- **Extract provided**:
══════

Re: [sqlalchemy] Bulk Inserts and Unique Constraints

Cosmia Luna Wed, 26 Mar 2014 23:31:22 -0700

Wow, I didn't know that... is it a bug?

But, the RETURNING clause will work though :)


stmt = P.__table__.insert(returning=[P.id], values=[{"val": 1}, {"val": 2}])
with engine.connect() as conn:
    result = conn.execute(stmt)
    # do something with result

hmm, maybe perfomance suffers from huge-size-SQL...... well, which I didn't 
test

Cosmia

On Monday, March 24, 2014 9:39:51 PM UTC+8, Michael Bayer wrote:
>
> RETURNING doesn’t work with DBAPI’s “executemany” style of execution, 
> however, which is what conn.execute(stmt, [list of parameter sets]) calls.
>
>
>
> On Mar 24, 2014, at 5:33 AM, Cosmia Luna <cos...@gmail.com <javascript:>> 
> wrote:
>
> INSERT statement of postgresql supports RETURNING, read this 
> http://docs.sqlalchemy.org/en/rel_0_8/core/dml.html#sqlalchemy.sql.expression.Insert.returning
>
> On Monday, March 24, 2014 2:43:46 PM UTC+8, James Meneghello wrote:
>>
>> Oops, I should add - the reason I can't use an itertools counter to 
>> pre-assign IDs is because the table is potentially being dumped to by 
>> multiple scripts, which is why I have to commit the parts prior to the 
>> segments (since engine.execute can't return multiple insert_ids).
>>
>> On Monday, 24 March 2014 14:40:52 UTC+8, James Meneghello wrote:
>>>
>>> Thanks for the quick reply!
>>>
>>> This seems to work pretty well. I took out the batching (as it's already 
>>> batched at a higher level) and modified it to suit the insertion of 
>>> children as well (and reducded the unique to a single field) , and it 
>>> appears to work.
>>>
>>> with db_session() as db:
>>>     existing_entries = dict(
>>>         ((entry.subject, entry) for entry in
>>>             
>>> db.query(Entry).filter(Entry.subject.in_(entries.keys())).options(subqueryload('segments')).all()
>>>         )
>>>     )
>>>
>>>     segment_inserts = []
>>>     for subject, entry in entries.items():
>>>         existing_entry = existing_entries.get(subject, None)
>>>         if existing_entry:
>>>             segments = dict(((s.segment, s) for s in 
>>> existing_entry.segments))
>>>             for segment_number, segment in entry['segments'].items():
>>>                 if int(segment_number) not in segments:
>>>                     segment['entry_id'] = existing_entry.id
>>>                     segment_inserts.append(segment)

══════

- **Collected data**:

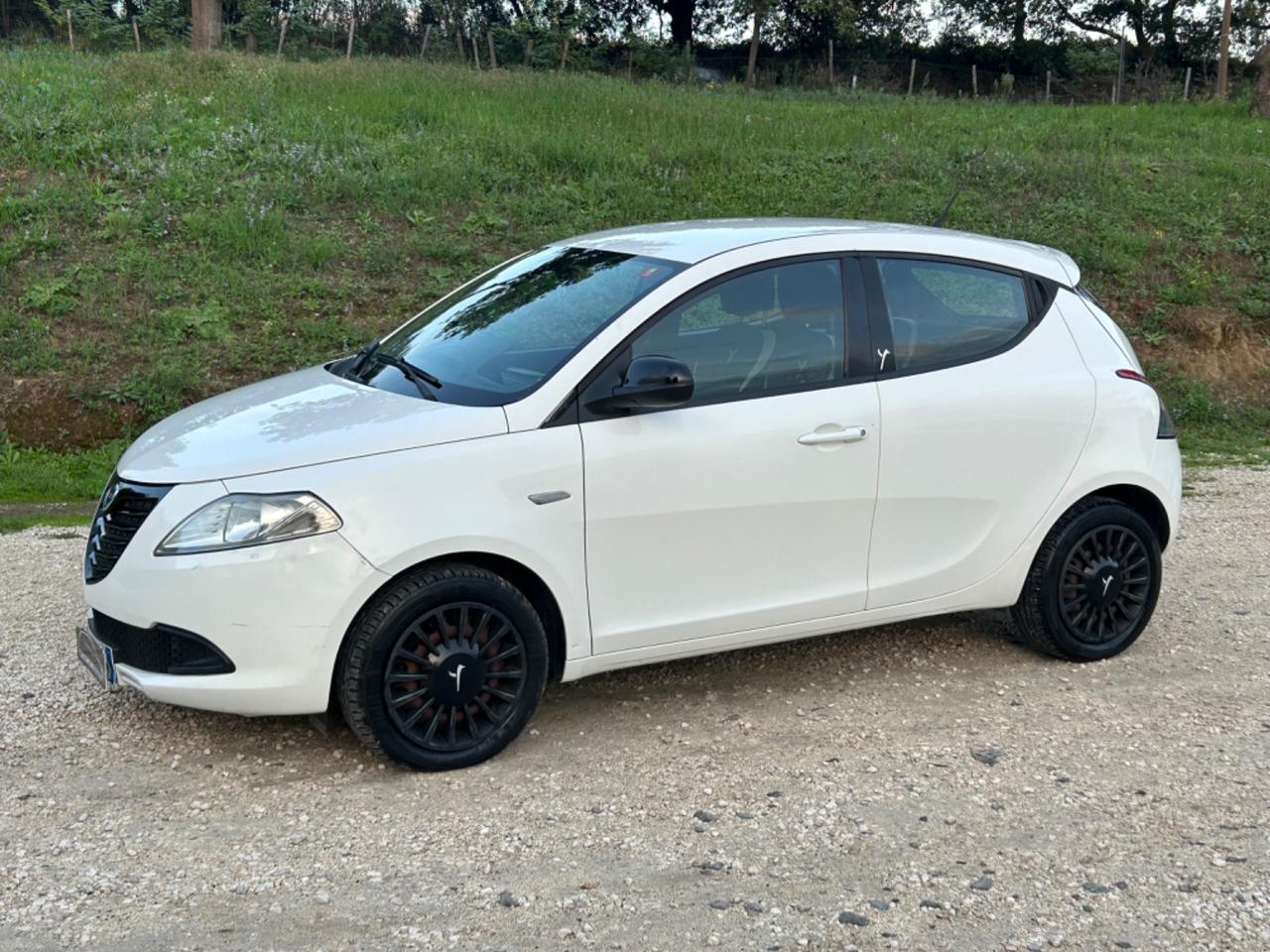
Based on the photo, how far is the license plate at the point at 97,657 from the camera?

══════

- **Parts of the exercise**:
A. In the thread on bulk inserts and unique constraints, why can't an itertools counter be used to pre-assign IDs?
B. From the thread on bulk inserts and unique constraints, copy the passage starting at "Re: [sqlalchemy] Bulk" and ending at "work though :)".

- **The results**:
A. The table is potentially being dumped to by multiple scripts.

B.
Re: [sqlalchemy] Bulk Inserts and Unique Constraints

Cosmia Luna Wed, 26 Mar 2014 23:31:22 -0700

Wow, I didn't know that... is it a bug?

But, the RETURNING clause will work though :)